**Collected data**
BEGIN
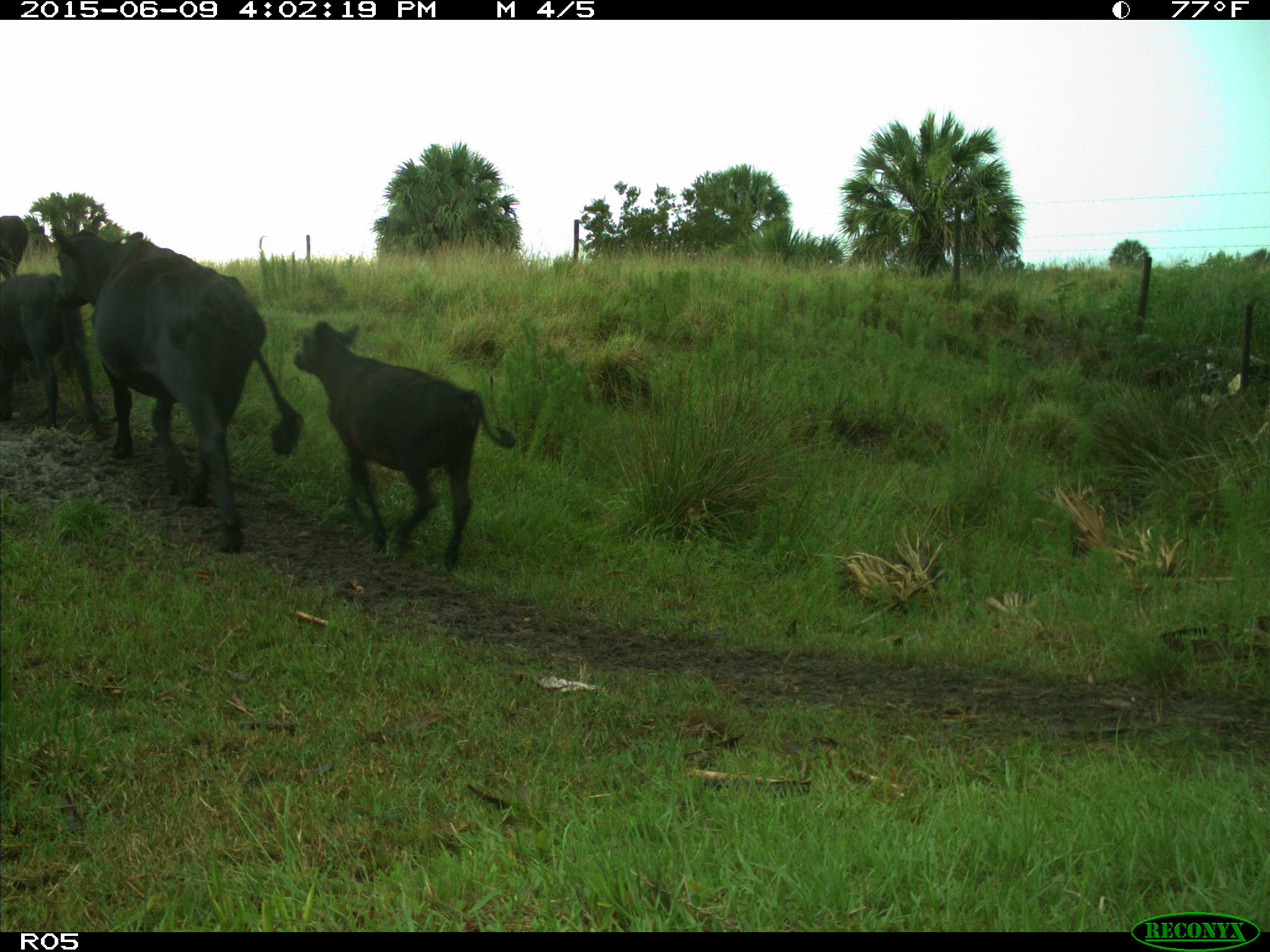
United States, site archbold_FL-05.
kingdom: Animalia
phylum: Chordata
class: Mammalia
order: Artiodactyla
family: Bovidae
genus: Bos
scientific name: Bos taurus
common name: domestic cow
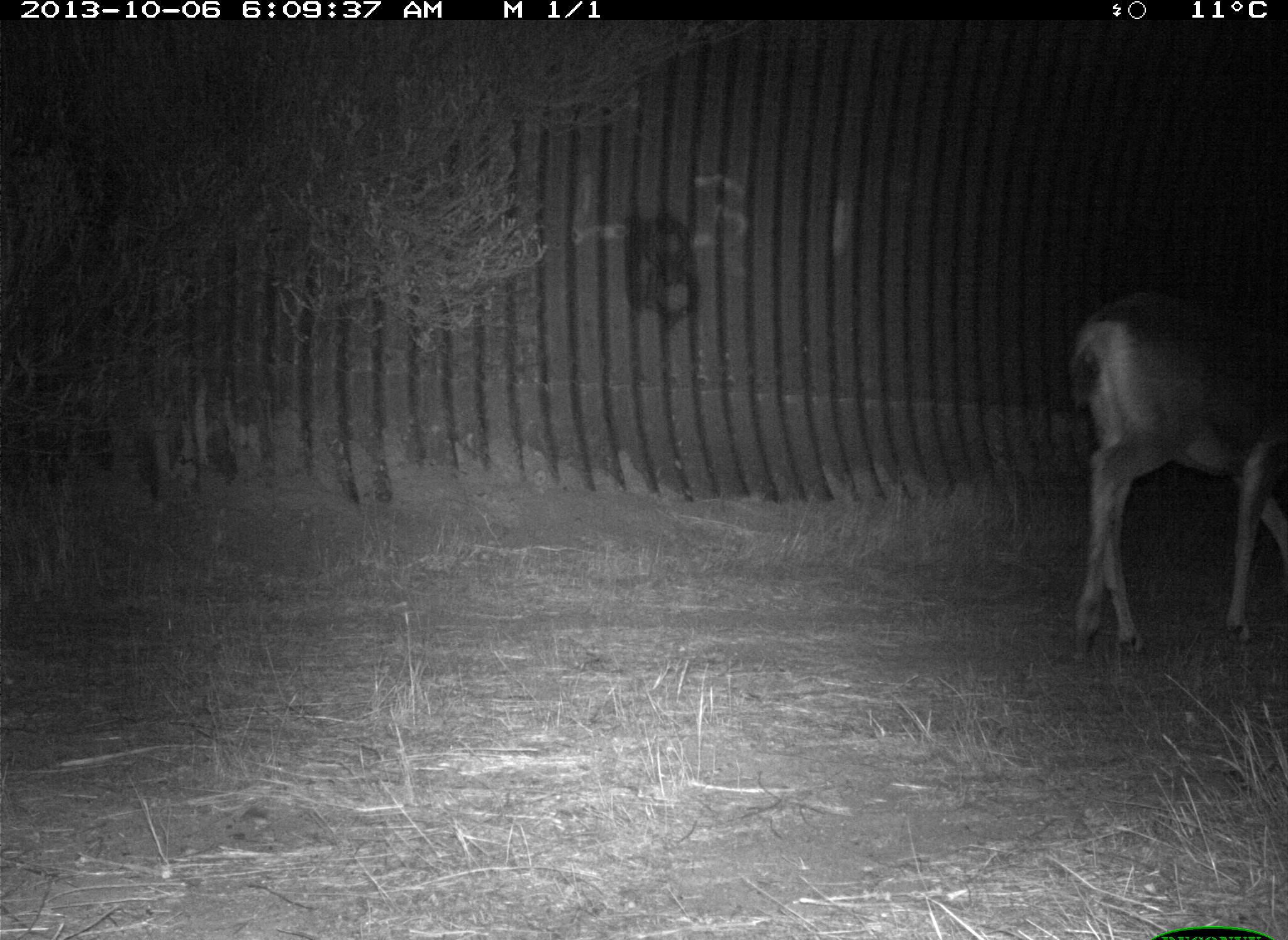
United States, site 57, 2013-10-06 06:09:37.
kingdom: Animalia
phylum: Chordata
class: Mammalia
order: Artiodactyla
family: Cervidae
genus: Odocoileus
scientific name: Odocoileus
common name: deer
END
**TASK OBJECTIVE**
Please copy every line from the entries that includes the word "name".

**WRITTEN REPLY**
scientific name: Bos taurus
common name: domestic cow
scientific name: Odocoileus
common name: deer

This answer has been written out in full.